One way to consider it as a good piece of genre filmmaking with an
excellent sense of "time and place"; this is Jonathan Rosenbaum's
approach in his review at
http://www.chireader.com/movies/archives/2004/0804/080604.html
Coincidentally, I recently heard a radio commentary by Ray Pride, who
writes for Chicago's "alternative alternative" weekly, that is, the
Reader's much smaller competitor, "New City," also known as "Newcity,"

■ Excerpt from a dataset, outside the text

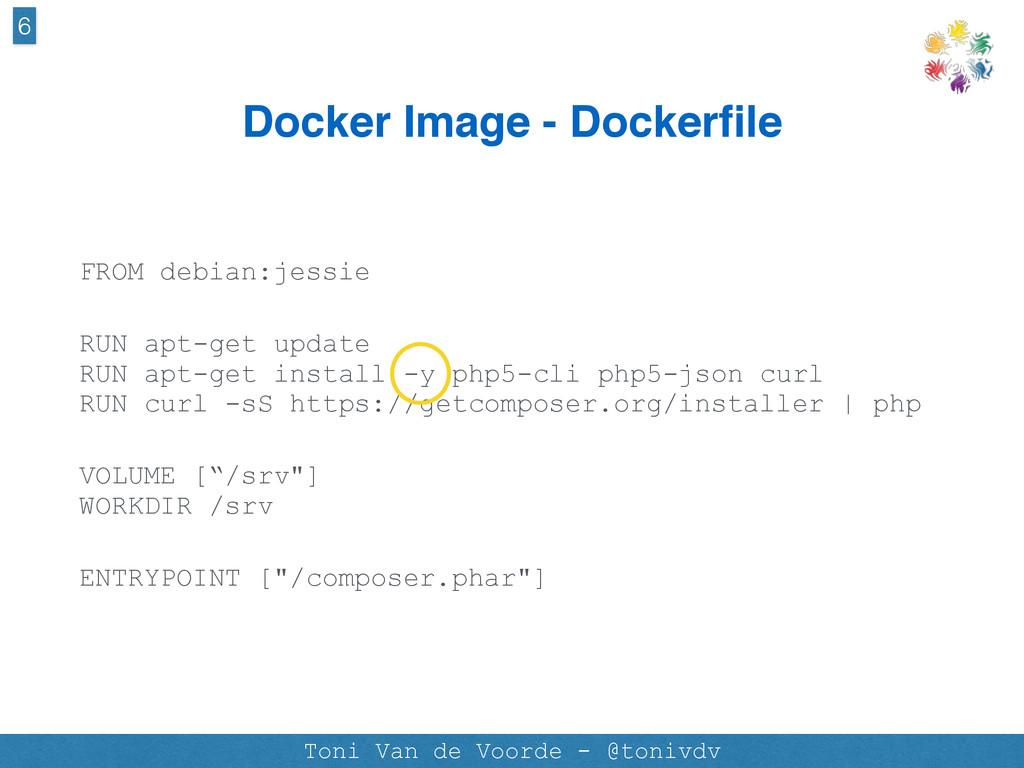 Docker Image - Dockerfile FROM debian:jessie RUN...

in which he ascribed Mann's sense of place to his Chicago origins. Pride
may be on to something there: the grid of this city, where I too live,
and the way it articulates the flatness of the prairie and the adjacent
lake, does convey a more "oriented" spatial sense than either New York
or Los Angeles. Pride also has an interview with Mann at
http://www.newcitycgi.com/cgi-bin/film/film_new.cgi?movie=Collateral&submit=go
, and there Mann describes his films as "story-driven," though he also
calls L. A. a "landscape of dreams."
Anyway, Jonathan is of course right about the film's sense of time and
place, but this isn't what I really liked about it. Nor did I
particularly like the genre film button-pushing: will the killer get to
kill his victims, will he get away annoyed me as methods of holding my
attention. What I liked most was the way certain formal elements
functioned (no surprise here for people who know me; I hope I'm not
starting to sound like a self-parody), particularly the moment-to-moment
sense of imbalance Mann creates in composition and editing. In this
sense, the film reminded me of "Ali," which I also liked a lot, though
its tone is very different. Unbalanced compositions that place
characters on the edge of the frame are answered by differently
unbalanced ones that follow, and the whole film seems to be teetering on
more than one edge. This is entirely appropriate to its story, or
course, and likely enhances one's experience of it, but I think it also
goes beyond that, in that it uses its particular combination of
composition and rhythms to create a way of seeing.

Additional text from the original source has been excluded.